Auteur : Moi, quelle question !
Disclamer : Les perso de Bleach appartiennent à Tite Kubo, les autres à la mythologie, il n'y a que l'histoire et quelques noms qui sont à moi.
Rating : K+
Note : Désolée de ne pas avoir mis la suite plus tôt... J'ai eu, comme qui dirait, une crise de flemme à propos de cette fic...
Une semaine plus tard :
- Plume-Plume ! Plume-Pluuuuuuuuuuuuuuuuuuume !!!
Yachiru souleva le couvercle d'une poubelle, alla voir sous un vase et regarda même derrière les toits mais rien à faire, Hane n'était pas là.
- Plume-Plume ! T'es où ?! C'est pas rigolo !
Aucune réponse ne lui parvint mais Ikkaku tourna le coin, son sabre à l'épaule et le petit doigt dans l'oreille.
- Yo, pourquoi tu cries toi ?
- Boule-de-Billard ! Plume-Plume a disparu !

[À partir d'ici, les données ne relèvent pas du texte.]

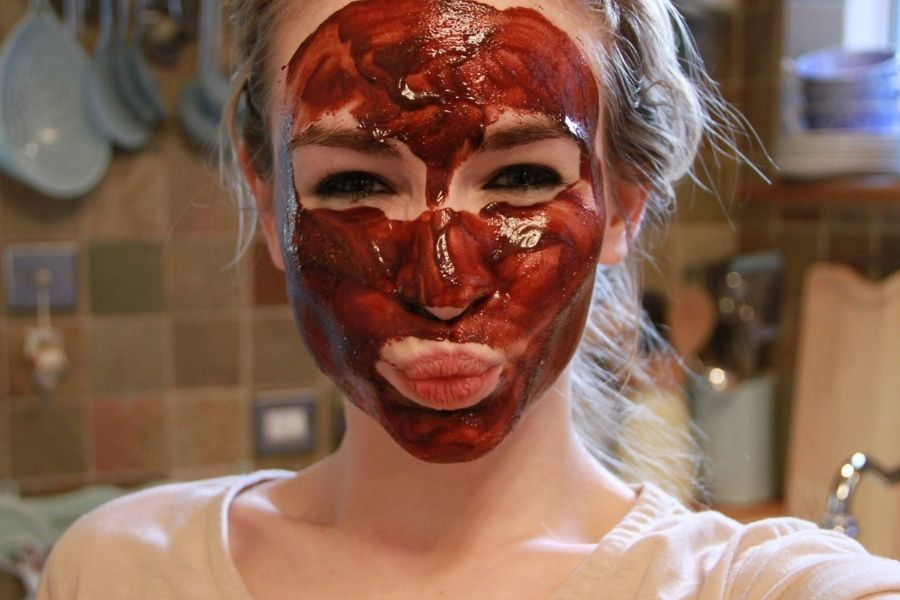 red wine mask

- Nani ?! Elle devait se battre contre moi ! s'exclama le sus-nommé Boule-de-Billard, pas vraiment convaincu que la fille ait disparu.
- Dis Boule-de-Billard, tu m'aides à la retrouver ?
- .. Ok...
- Yataaaa !
Elle sauta sur ses épaules et se fit un devoir de manger la tête du troisième siège.
- Hey !!!Qu'est-ce tu fous ?! Arrête ça !!
- J'vais l'dire à Ken-chan !
- ... C'est bon.
- Yata ! On cherche Plume-Plume maintenant !
- Ouais, ouais.
Ikkaku sauta sur le toit le plus proche et s'élança la recherche de l'Ange en pensant que ça ne devrait pas être compliqué de la retrouver puisque c'était assez rare de voir quelqu'un se balader avec des ailes immaculées dans le dos.
Cependant, alors que le soir tombait, il dut se rendre à l'évidence : elle avait bel et bien disparu.
-_-_-_-_-_-_-_-_-_-_-_-_-_-_-_-_-
Hane se réveilla avec un affreux mal de crâne et s'assit, la tête entre les mains. Moins d'une minute après, elle se rendit compte d'une chose étrange ; la dernière chose dont elle se souvenait, c'était qu'elle suivait le Lieutenant de la 11ème division et, maintenant, elle se retrouvait... Euh, où se trouvait-elle ? L'ange regarda autour d'elle. Une pièce blanche, un lit de paille dans un coin, dans un autre coin ce qui devait servir de W.C. et des barreaux. Il s'agissait...
« Une prison, je suis en prison. Mais où ? Et pourquoi ? »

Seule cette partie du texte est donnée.